The National Stock Exchange’s latest quarterly scorecard reveals headwinds even as its public listing dream nears reality. Announcing Q3 FY26 results, NSE disclosed a 37% drop in net profit to Rs 2,408 crore for Oct-Dec, versus Rs 3,834 crore YoY.
Positively, sequential profit rose 15% over Q2’s Rs 2,098 crore. Revenues fell 9% YoY to Rs 4,395 crore but gained 6% QoQ, while operating EBITDA declined 16% to Rs 2,851 crore.
These figures come against a backdrop of moderated cash market volumes, offset by booming derivatives trading. NSE’s adaptability shines through its diversified revenue streams.
Capital markets activity flourished: Rs 5.4 lakh crore raised via equity, debt, trusts.
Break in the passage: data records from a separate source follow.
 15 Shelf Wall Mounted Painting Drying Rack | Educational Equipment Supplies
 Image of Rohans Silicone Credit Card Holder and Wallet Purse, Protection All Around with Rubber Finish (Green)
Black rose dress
IPOs led with Rs 96,457 crore from 65 companies – a four-quarter high, doubled QoQ. Combined mainboard-SME listings signal robust primary market revival.
Municipal funding hit a peak too, with Rs 750 crore from seven corporations in 9MFY26, eclipsing prior records under SEBI’s framework.
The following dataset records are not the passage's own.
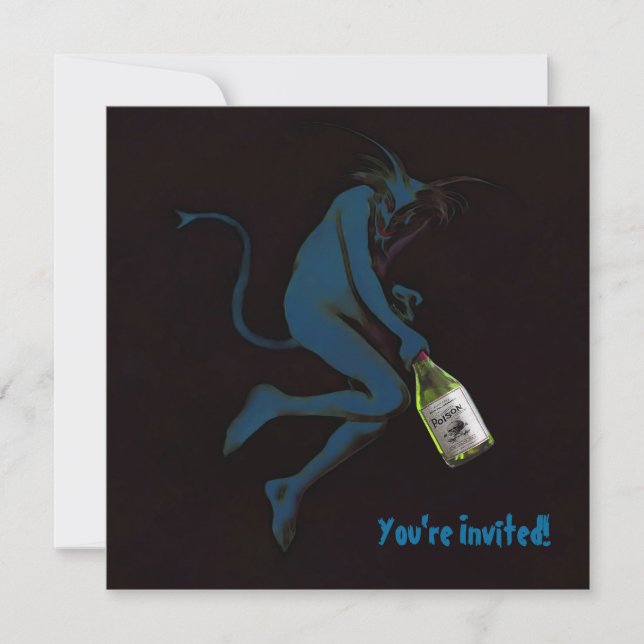 Drinking Devil ~ Invitations / RSVP (Front)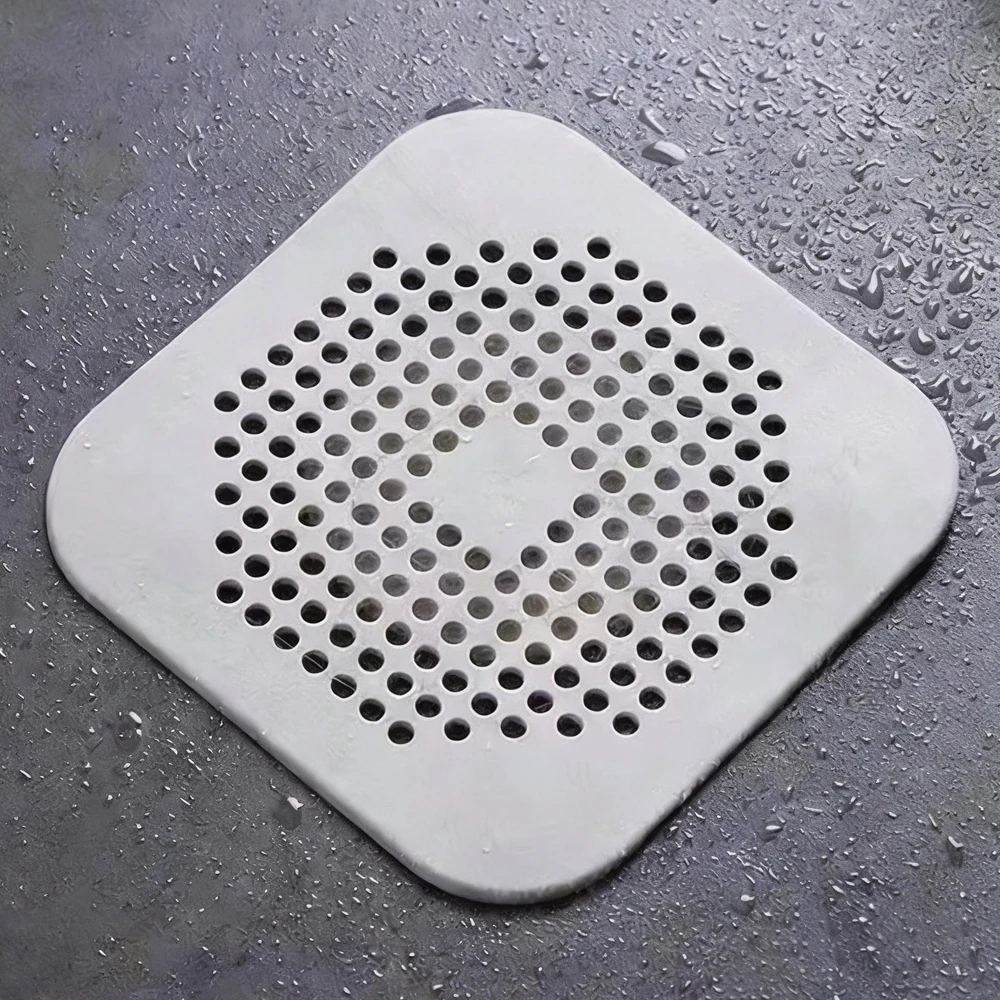 5 PCS Square Silicone Drain Sticker Bathroom Sewer Hair Filter Drain Cover Household Bathroom Drain Mat
5 PCS Square Silicone Drain Sticker Bathroom Sewer Hair Filter Drain Cover Household Bathroom Drain Mat
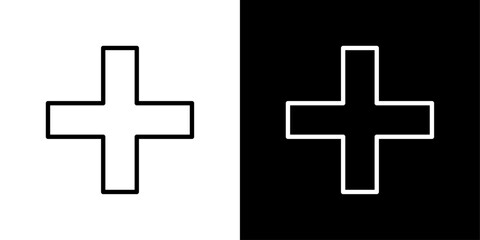 編集可能な足し算のベクターアイコン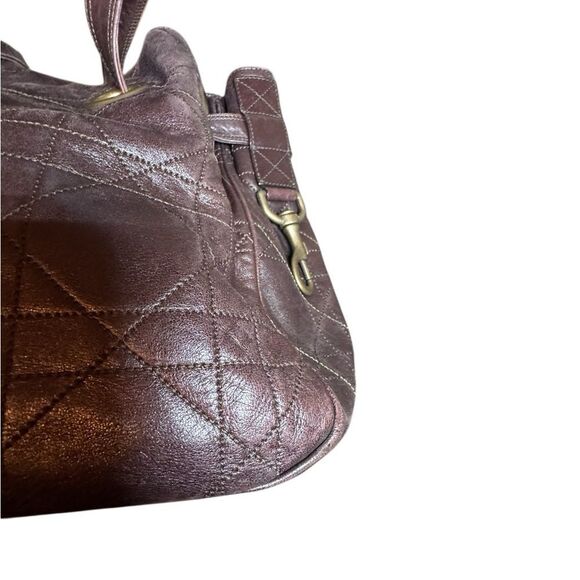 Christian Dior Brown Quilted Cannage Leather Small Hobo Bucket Shoulder Bag Auth - Picture 7 of 14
Fresh off SEBI’s IPO green light, NSE’s leadership is accelerating preparations. MD Ashishkumar Chauhan outlined a 3-4 month timeline for DRHP, with simultaneous OFS development. He hailed SEBI for resolving a 10-year impasse.
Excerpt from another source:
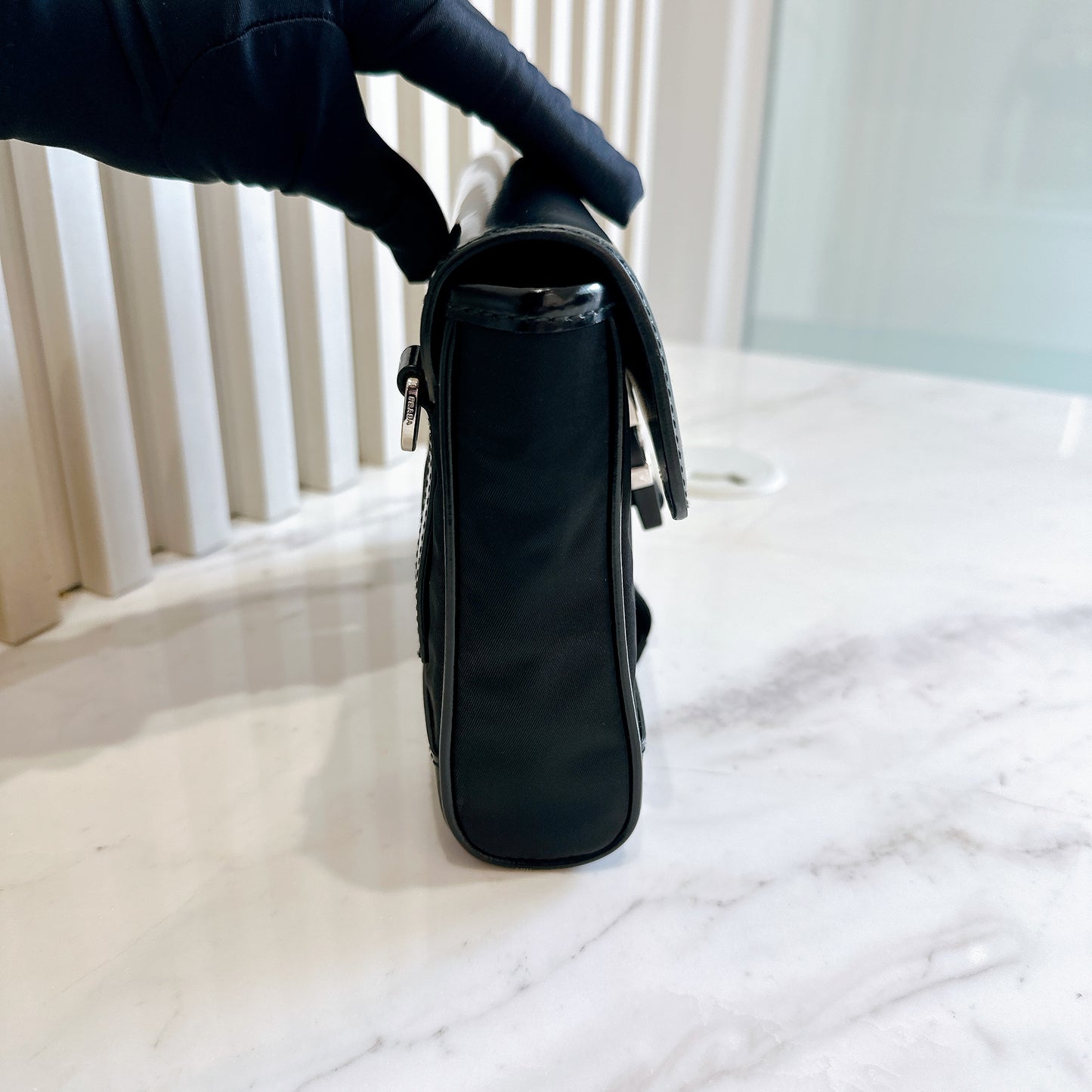 Prada Nylon and Leather Small Crossbody Bag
‘We’re building on strong foundations,’ Chauhan affirmed. Experts predict the IPO will draw massive subscriptions, bolstered by NSE’s tech prowess and market leadership. Despite near-term profit pressures, long-term tailwinds from index services, data products, and global outreach position NSE for stellar post-listing growth.